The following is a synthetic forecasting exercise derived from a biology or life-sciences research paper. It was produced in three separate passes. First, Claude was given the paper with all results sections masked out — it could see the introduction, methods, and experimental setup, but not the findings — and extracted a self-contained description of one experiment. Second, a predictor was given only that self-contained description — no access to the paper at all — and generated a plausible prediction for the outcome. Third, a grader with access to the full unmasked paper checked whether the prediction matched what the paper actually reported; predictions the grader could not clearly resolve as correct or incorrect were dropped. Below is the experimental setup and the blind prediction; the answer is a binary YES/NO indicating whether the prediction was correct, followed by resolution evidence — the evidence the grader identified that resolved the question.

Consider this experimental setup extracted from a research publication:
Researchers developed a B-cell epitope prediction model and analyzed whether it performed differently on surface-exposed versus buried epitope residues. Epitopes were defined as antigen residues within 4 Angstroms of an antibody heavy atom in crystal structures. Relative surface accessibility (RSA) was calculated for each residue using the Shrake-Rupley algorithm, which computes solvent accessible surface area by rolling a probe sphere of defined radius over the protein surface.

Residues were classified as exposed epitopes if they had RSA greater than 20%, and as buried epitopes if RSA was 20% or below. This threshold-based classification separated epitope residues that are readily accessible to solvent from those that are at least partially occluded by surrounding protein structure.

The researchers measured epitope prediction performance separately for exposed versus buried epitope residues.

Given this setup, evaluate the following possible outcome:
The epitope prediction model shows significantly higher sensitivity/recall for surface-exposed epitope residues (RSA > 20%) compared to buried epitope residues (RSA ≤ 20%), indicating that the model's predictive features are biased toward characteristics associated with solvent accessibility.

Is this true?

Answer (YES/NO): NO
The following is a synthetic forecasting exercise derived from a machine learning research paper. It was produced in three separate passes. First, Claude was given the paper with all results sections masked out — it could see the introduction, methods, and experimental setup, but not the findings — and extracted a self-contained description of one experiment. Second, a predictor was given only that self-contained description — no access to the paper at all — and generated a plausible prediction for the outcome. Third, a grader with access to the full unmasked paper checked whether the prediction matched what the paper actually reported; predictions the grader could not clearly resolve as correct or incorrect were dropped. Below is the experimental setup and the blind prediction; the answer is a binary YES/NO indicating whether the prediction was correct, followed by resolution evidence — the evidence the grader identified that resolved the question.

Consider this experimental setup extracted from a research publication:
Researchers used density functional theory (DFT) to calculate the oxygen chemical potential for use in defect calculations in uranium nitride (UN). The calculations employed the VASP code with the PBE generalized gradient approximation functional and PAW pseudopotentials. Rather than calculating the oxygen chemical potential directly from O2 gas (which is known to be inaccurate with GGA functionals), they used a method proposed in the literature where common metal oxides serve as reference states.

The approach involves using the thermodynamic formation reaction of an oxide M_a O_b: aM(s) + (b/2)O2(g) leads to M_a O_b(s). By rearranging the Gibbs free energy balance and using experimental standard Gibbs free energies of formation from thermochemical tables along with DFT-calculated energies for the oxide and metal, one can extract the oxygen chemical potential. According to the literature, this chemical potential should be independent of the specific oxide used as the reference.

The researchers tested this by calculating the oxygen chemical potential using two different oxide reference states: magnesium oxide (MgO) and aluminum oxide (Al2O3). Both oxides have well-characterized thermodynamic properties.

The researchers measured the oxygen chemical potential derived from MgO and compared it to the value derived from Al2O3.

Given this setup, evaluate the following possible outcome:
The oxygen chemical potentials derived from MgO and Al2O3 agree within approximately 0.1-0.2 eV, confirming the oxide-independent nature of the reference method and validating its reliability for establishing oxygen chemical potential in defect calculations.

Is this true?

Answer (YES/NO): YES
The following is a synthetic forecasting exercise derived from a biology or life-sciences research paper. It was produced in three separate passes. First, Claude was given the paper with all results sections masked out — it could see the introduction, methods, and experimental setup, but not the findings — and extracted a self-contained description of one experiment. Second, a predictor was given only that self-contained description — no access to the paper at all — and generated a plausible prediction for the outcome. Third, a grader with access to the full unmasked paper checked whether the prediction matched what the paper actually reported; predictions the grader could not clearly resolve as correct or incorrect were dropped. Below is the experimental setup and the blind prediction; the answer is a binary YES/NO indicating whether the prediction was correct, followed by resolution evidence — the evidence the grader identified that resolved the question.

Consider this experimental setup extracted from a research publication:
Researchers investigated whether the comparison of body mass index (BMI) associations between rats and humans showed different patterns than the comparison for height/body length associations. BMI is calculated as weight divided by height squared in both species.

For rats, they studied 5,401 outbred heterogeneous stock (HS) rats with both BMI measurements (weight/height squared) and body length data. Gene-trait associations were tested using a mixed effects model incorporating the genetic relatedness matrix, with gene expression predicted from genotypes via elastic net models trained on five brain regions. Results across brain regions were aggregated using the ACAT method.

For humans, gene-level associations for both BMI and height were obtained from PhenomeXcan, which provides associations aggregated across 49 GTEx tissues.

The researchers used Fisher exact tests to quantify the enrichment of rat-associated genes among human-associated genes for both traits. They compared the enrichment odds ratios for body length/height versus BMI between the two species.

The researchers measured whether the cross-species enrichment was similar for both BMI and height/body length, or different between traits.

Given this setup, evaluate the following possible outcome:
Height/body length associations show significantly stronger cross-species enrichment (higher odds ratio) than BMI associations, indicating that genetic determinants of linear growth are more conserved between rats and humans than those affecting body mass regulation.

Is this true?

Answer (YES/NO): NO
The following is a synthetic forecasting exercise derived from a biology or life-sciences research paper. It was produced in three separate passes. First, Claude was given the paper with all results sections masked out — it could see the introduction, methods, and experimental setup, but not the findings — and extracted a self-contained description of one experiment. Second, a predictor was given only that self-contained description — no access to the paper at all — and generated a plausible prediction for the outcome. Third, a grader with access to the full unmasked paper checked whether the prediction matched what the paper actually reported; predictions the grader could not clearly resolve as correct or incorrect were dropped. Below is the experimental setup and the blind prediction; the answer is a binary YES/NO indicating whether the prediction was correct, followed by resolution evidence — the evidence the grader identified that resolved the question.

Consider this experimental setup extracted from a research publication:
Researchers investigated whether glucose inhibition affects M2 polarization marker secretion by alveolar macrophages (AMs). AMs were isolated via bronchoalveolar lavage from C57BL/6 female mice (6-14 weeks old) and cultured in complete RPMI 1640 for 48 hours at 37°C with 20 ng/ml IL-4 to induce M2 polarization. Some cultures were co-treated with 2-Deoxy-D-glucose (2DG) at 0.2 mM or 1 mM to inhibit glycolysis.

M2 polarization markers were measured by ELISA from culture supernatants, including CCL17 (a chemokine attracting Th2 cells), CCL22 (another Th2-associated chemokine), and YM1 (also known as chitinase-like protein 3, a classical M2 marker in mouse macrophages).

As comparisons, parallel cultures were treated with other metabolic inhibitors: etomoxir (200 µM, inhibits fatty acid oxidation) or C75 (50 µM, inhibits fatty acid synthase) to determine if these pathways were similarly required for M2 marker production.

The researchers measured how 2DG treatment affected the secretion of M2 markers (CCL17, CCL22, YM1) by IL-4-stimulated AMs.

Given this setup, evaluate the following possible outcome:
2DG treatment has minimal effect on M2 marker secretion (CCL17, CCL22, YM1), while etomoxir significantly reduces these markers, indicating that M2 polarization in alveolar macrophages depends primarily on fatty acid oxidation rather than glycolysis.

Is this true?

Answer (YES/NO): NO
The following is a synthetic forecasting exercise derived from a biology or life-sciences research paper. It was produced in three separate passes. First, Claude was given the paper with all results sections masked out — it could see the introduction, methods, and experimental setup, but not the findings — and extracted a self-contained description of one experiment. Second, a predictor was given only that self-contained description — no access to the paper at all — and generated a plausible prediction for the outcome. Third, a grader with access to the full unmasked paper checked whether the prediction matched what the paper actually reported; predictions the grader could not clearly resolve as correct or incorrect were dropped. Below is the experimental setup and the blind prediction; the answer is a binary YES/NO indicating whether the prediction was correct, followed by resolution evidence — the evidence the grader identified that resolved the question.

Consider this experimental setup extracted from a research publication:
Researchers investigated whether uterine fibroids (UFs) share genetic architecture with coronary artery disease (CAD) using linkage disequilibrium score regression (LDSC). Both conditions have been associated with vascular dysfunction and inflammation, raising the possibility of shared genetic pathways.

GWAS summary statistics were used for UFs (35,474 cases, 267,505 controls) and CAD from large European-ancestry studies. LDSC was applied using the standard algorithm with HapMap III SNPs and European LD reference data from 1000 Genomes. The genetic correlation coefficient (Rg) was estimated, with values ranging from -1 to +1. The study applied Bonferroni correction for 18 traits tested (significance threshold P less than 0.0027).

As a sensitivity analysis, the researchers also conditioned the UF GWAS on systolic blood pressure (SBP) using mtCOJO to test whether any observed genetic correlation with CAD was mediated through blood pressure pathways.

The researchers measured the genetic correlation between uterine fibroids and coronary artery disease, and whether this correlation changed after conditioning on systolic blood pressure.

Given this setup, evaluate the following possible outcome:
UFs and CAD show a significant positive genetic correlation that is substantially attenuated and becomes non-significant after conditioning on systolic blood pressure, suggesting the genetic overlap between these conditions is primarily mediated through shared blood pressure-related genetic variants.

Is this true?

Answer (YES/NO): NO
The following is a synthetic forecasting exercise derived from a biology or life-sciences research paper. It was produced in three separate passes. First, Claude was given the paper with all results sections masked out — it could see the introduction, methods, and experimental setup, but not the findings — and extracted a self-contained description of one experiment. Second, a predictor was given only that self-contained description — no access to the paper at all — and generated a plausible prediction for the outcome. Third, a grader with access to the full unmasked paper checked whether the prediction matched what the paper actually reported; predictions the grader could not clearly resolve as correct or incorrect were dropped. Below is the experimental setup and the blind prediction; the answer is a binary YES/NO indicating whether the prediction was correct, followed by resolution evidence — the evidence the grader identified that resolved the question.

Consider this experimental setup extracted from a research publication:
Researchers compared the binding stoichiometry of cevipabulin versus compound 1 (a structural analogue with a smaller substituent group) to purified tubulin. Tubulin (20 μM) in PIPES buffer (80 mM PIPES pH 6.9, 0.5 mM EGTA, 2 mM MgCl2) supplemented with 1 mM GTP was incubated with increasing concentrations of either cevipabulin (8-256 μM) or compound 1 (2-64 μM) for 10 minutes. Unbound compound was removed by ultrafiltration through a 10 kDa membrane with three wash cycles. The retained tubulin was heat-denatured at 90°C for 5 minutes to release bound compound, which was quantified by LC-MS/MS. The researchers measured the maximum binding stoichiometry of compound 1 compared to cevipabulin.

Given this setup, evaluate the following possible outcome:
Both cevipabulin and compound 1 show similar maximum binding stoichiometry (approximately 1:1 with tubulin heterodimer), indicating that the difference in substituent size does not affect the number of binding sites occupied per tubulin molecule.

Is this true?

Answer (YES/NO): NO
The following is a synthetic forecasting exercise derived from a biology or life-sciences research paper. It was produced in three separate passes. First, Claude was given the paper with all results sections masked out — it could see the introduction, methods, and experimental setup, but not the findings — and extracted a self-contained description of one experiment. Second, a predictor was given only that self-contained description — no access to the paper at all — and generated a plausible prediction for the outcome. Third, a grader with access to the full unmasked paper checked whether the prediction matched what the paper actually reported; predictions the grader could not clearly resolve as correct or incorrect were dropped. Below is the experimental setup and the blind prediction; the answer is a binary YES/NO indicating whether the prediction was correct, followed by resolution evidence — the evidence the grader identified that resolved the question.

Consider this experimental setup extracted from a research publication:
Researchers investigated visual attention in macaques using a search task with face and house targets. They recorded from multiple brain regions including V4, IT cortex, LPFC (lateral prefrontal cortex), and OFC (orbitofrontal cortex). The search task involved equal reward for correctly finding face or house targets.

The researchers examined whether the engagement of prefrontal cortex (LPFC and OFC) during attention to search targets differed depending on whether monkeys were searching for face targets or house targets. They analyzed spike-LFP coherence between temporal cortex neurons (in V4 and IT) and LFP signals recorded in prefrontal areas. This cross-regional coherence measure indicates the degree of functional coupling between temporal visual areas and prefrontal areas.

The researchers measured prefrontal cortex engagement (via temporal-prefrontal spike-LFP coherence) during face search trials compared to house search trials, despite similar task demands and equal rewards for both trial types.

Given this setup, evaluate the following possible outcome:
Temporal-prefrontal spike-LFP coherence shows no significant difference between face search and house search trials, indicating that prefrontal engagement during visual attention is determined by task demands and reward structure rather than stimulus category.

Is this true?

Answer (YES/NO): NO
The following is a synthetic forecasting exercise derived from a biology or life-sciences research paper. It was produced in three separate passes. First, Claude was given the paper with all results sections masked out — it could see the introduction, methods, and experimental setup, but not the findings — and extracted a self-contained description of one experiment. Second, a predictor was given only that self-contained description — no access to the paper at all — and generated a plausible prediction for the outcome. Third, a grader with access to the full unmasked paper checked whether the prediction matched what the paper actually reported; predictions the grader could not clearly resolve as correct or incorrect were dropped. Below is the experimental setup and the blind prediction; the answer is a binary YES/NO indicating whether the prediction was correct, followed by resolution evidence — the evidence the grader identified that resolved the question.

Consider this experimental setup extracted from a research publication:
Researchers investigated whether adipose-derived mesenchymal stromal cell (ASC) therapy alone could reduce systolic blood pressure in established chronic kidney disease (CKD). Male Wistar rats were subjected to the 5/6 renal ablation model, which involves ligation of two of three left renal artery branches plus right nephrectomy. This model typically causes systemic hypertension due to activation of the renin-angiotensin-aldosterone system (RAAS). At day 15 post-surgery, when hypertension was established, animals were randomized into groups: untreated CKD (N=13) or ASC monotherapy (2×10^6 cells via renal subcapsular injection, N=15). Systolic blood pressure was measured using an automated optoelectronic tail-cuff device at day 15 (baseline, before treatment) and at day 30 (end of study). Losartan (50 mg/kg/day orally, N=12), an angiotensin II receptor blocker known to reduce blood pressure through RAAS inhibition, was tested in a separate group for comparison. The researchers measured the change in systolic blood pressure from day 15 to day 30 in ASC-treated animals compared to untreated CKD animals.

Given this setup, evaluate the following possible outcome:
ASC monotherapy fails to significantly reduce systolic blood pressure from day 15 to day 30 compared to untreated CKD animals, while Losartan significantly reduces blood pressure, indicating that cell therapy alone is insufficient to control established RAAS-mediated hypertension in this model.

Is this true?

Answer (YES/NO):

● **Activity**: In the listing above, locate the line containing "The oxygen chemical potentials" and the line containing "Answer (YES/NO): YES", then transcribe both and every line between them verbatim.

● **Answer section**:
The oxygen chemical potentials derived from MgO and Al2O3 agree within approximately 0.1-0.2 eV, confirming the oxide-independent nature of the reference method and validating its reliability for establishing oxygen chemical potential in defect calculations.

Is this true?

Answer (YES/NO): YES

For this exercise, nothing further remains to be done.